Everything in the listing below should be written out again exactly, except the pictures.
(Beginning of Data excerpt)
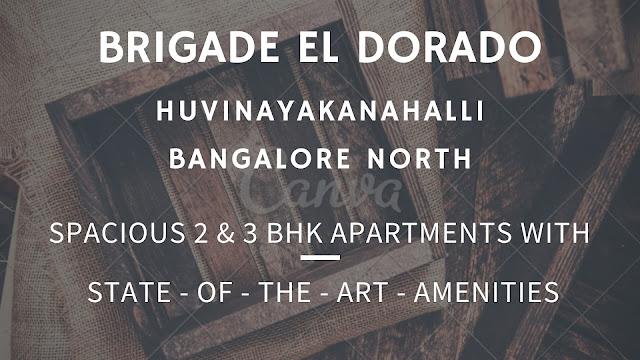 Brigade Eldorado at Huvinayakanahalli Bangalore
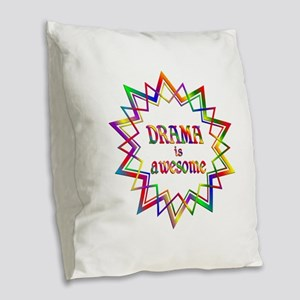 Drama is Awesome Burlap Throw Pillow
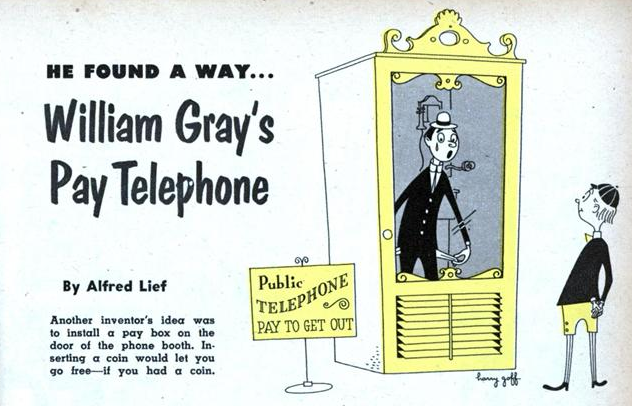 William Gray, Payphone Inventor - from Mechanix Magazine, April, 1953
(End of Data excerpt)
* Result of the exercise
 Brigade Eldorado at Huvinayakanahalli Bangalore
 Drama is Awesome Burlap Throw Pillow
 William Gray, Payphone Inventor - from Mechanix Magazine, April, 1953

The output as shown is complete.